Positionierung der Volkshilfe zu strengeren Zumutbarkeitsbestimmungen:
Die Volkshilfe spricht sich klar gegen eine Verschärfung der Zumutbarkeitsbestimmungen aus.
Ein zentraler Aspekt, der in der Debatte um eine Reform der Arbeitslosenversicherung oftmals vergessen wird ist, dass Verschärfungen im ersten sozialen Netz (Sozialversicherung, Arbeitslosenversicherung) immer auch Auswirkungen auf das zweite soziale Netz haben (Mindestsicherung, Sozialhilfe). Bei strengeren Vorschriften bedeuten weniger Arbeitslose nicht automatisch mehr Beschäftigte, sondern mehr Armutsgefährdete bzw. -betroffene, die Sozialhilfe oder Mindestsicherung beziehen. Somit werden Verschärfungen im System der Arbeitslosenversicherung dazu führen, dass das „zweite soziale Netz“ stärker belastet wird als bisher.

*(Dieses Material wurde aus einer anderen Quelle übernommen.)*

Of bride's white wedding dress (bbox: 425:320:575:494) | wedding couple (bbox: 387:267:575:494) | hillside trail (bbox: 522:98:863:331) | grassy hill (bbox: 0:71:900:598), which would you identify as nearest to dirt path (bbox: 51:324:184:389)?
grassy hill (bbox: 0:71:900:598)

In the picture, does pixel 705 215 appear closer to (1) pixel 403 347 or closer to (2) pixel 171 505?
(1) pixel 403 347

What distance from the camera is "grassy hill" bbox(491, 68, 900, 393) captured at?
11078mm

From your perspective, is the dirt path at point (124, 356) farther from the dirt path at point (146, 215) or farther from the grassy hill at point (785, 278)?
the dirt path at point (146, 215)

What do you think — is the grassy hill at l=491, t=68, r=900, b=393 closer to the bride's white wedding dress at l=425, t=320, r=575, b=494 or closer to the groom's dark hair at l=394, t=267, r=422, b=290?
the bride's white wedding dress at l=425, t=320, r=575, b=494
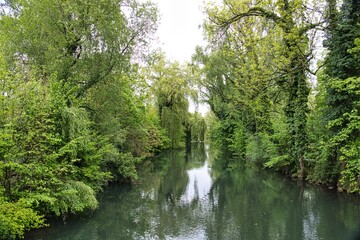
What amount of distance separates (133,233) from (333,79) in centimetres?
1025

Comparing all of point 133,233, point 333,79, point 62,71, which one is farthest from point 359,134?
point 62,71

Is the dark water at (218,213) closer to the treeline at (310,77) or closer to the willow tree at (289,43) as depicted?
the treeline at (310,77)

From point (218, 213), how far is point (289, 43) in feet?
30.0

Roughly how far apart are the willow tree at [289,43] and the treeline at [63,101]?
3.97 meters

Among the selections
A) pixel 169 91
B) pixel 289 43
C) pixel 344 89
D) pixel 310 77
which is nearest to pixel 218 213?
pixel 344 89

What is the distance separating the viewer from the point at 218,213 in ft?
38.8

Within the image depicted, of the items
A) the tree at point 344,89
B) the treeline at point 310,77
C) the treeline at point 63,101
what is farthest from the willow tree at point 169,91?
the tree at point 344,89

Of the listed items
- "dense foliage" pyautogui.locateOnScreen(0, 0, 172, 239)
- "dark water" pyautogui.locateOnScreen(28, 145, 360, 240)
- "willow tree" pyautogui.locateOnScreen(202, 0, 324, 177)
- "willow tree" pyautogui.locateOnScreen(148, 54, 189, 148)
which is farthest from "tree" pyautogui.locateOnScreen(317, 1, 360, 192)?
"willow tree" pyautogui.locateOnScreen(148, 54, 189, 148)

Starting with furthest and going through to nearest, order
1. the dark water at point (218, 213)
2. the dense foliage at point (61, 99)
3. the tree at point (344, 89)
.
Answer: the tree at point (344, 89) → the dark water at point (218, 213) → the dense foliage at point (61, 99)

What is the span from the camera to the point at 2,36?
1333cm

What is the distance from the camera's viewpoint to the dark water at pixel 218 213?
9547 mm

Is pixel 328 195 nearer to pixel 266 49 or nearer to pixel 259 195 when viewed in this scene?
pixel 259 195

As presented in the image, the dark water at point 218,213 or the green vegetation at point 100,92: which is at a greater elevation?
the green vegetation at point 100,92

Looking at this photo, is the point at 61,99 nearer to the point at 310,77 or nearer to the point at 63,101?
the point at 63,101
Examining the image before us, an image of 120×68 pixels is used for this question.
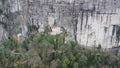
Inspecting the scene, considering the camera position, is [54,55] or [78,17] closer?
[54,55]

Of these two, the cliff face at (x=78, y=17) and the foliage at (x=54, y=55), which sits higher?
the cliff face at (x=78, y=17)

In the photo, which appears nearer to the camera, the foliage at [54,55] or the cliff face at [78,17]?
the foliage at [54,55]

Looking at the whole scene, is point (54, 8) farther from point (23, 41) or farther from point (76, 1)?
point (23, 41)

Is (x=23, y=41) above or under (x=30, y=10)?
under

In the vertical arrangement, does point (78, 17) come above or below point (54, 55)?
above

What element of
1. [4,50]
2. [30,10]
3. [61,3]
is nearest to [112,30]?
[61,3]

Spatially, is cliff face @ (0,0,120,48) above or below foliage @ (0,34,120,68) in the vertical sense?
above

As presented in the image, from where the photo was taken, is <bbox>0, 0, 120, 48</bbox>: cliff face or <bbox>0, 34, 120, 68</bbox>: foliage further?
<bbox>0, 0, 120, 48</bbox>: cliff face

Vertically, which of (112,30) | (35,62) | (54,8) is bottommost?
(35,62)
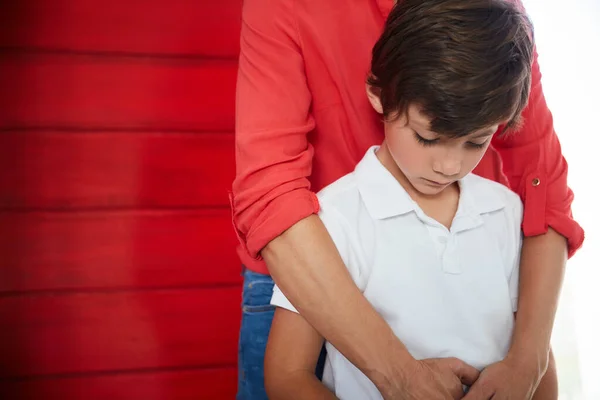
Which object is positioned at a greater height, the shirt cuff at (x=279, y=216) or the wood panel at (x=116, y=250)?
the shirt cuff at (x=279, y=216)

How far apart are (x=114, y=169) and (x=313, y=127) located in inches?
31.6

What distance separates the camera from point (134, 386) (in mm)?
1865

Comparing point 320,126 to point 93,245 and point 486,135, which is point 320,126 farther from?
point 93,245

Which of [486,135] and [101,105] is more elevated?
[486,135]

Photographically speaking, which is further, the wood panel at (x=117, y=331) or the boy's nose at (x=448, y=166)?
the wood panel at (x=117, y=331)

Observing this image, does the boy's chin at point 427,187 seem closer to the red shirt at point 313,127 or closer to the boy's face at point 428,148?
the boy's face at point 428,148

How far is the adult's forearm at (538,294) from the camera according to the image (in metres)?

Um mehr Menschen in Beschäftigung zu bringen, muss an den Rahmenbedingungen angesetzt werden, anstatt den Druck auf die Betroffenen zu erhöhen. Arbeitslosigkeit ist ein gesellschaftliches Problem, das nach gesamtgesellschaftlichen Lösungen verlangt. Wir brauchen Lösungsmodelle, die die Ursachen von Arbeitslosigkeit bekämpfen und nicht arbeitslose Personen selbst. Eine Reform der Arbeitslosenversicherung darf keines falls weitere Verschlechterungen für die ohnehin bereits stark armuts- und ausgrenzungsgefährdete Gruppe der Langzeiterwerbslosen bringen. Im Gegenteil: es braucht dringend Verbesserungen in diesem Bereich.
Der deutliche Zusammenhang zwischen Arbeitslosigkeit und Armutsgefährdung belegt, dass 55% Nettoersatzrate deutlich zu wenig ist. Erwerbslosigkeit darf nicht automatisch zu Armut führen. Deshalb fordert die Volkshilfe eine Erhöhung des Arbeitslosengeldes auf mindestens 70% Nettoersatzrate.
Wir brauchen gesellschaftliche Rahmenbedingungen, welche es allen Menschen ermöglichen, ihr Recht auf gute Arbeit in Anspruch zu nehmen. Dies ist im derzeitigen System der Arbeitslosenversicherung nicht der Fall und würde sich durch weitere Verschärfungen deutlich verschlechtern. Insbesondere für jene, die aufgrund von verschiedenen altersbedingten, körperlichen oder psychischen Einschränkungen nicht oder nur teilweise arbeitsfähig sind, muss das Recht auf gute Arbeit gewährleistet werden. Dies ist am freien Markt meist nicht möglich – entweder, weil die Arbeitsbedingungen für diese Gruppe nicht zumutbar sind, oder, weil sie aufgrund der hohen Konkurrenz durch andere Arbeitnehmer*innen nicht eingestellt werden. Für diese Menschen braucht es Angebote längerfristiger, dauerhafter Arbeit, wie es beispielsweise in den sozialökonomischen Betrieben derVolkshilfe der Fall ist. Um solche Angebote weiter ausbauen zu können, braucht esmehr finanzielle Ressourcen in diesem Bereich.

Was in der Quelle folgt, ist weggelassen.